# What you need to do
Copy out the lines of the listing exactly, starting with the line containing "Observing [77,195] and" and going on through the last line of the listing.

━━━━━ Extracted material

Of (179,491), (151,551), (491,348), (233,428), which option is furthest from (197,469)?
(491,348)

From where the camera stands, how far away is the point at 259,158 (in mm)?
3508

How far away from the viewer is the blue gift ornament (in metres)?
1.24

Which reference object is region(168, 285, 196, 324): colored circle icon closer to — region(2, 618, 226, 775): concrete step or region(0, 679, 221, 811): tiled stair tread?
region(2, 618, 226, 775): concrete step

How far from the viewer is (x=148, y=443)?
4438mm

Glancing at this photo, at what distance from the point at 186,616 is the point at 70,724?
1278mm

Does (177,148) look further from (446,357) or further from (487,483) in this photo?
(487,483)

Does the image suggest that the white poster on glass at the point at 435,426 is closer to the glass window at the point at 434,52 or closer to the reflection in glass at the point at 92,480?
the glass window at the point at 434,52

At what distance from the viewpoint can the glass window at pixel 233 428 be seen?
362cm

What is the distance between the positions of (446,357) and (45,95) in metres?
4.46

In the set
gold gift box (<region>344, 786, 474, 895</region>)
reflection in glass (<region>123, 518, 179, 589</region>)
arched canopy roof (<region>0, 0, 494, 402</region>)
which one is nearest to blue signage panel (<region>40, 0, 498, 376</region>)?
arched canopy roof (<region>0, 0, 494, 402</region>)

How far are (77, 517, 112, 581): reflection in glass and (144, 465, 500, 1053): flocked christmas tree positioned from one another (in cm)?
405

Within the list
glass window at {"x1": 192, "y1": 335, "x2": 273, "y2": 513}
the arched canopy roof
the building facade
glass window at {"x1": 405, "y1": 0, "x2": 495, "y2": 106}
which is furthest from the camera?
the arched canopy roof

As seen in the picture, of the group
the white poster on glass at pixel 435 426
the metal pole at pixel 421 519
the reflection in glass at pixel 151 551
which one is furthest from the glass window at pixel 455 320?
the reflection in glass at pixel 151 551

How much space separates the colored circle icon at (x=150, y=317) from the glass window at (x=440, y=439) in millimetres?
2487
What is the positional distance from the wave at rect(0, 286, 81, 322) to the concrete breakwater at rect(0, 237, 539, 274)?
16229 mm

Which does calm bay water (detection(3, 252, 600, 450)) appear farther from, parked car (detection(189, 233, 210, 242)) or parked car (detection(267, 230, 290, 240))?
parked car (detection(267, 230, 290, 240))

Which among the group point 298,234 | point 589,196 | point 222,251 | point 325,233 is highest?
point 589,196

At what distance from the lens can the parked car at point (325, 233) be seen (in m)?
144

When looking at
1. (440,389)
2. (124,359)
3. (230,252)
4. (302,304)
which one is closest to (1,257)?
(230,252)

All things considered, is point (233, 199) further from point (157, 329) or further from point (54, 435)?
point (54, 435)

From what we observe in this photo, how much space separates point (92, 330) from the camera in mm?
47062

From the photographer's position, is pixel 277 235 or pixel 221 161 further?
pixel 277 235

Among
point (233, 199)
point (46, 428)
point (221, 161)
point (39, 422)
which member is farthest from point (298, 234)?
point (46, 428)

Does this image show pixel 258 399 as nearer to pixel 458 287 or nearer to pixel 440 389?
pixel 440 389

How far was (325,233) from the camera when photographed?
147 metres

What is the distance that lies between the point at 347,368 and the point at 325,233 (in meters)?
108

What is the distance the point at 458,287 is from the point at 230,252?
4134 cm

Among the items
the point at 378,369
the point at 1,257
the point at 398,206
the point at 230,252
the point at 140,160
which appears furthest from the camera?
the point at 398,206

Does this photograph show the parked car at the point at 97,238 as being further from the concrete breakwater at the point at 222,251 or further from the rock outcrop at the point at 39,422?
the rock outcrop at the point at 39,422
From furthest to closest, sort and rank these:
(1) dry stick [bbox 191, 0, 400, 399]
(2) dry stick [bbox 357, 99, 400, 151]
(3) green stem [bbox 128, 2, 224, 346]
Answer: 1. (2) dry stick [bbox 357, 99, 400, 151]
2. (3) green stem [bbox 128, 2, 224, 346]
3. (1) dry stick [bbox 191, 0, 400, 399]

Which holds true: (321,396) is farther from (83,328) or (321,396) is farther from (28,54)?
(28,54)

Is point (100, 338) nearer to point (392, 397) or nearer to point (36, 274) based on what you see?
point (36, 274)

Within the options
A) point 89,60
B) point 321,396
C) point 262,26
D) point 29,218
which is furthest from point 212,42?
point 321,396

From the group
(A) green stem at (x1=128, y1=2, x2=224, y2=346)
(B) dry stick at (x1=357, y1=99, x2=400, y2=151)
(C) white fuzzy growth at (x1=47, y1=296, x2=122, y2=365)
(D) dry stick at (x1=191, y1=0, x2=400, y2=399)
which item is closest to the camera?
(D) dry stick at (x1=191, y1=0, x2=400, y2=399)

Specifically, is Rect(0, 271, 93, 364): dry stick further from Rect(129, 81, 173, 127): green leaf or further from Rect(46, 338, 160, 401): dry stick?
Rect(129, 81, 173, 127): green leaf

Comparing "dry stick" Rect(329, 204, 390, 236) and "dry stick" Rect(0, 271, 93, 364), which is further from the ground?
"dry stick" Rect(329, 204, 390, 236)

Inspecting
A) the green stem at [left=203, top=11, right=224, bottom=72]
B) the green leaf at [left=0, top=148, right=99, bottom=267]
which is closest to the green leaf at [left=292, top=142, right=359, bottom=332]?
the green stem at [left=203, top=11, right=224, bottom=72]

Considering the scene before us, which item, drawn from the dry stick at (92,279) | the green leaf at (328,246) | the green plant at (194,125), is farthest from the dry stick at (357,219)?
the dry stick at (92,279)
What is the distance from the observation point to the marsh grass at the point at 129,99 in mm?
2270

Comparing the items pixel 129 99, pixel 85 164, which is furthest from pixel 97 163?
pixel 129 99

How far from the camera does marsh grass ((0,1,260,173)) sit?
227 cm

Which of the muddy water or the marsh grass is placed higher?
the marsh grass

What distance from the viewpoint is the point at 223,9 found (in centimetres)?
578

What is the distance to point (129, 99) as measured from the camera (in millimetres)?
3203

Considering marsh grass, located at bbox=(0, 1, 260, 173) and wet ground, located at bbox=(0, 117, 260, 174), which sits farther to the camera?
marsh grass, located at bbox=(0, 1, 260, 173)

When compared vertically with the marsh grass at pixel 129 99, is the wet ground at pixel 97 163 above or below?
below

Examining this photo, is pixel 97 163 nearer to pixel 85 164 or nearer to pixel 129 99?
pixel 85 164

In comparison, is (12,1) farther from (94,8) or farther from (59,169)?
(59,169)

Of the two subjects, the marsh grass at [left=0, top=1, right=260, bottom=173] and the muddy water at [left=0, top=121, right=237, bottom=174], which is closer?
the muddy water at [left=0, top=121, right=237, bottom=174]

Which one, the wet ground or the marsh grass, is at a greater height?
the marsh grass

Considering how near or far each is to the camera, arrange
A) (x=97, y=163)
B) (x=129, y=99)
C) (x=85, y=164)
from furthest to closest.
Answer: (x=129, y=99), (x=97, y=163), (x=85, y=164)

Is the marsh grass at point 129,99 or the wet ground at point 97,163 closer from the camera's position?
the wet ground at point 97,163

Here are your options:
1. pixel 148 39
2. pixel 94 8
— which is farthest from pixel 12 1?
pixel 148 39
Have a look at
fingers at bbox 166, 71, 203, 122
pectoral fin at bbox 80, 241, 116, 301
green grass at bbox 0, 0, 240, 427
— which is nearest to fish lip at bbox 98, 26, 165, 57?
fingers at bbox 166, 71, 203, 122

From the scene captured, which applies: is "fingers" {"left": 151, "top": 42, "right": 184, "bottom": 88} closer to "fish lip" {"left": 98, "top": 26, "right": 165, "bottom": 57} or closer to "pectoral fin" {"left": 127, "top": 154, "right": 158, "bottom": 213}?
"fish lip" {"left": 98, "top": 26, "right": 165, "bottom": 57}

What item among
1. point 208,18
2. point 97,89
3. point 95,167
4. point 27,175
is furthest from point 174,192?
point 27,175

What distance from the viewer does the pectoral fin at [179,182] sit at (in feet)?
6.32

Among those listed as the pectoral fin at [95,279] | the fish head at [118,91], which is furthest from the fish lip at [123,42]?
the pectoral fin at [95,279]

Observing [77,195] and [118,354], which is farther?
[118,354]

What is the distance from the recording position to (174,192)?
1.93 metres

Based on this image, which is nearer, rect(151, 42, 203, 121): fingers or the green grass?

━━━━━━━━━━

# Finished task
Observing [77,195] and [118,354], which is farther?
[118,354]

What is the distance from the recording position to (174,192)?
1.93 metres

Based on this image, which is nearer, rect(151, 42, 203, 121): fingers or the green grass?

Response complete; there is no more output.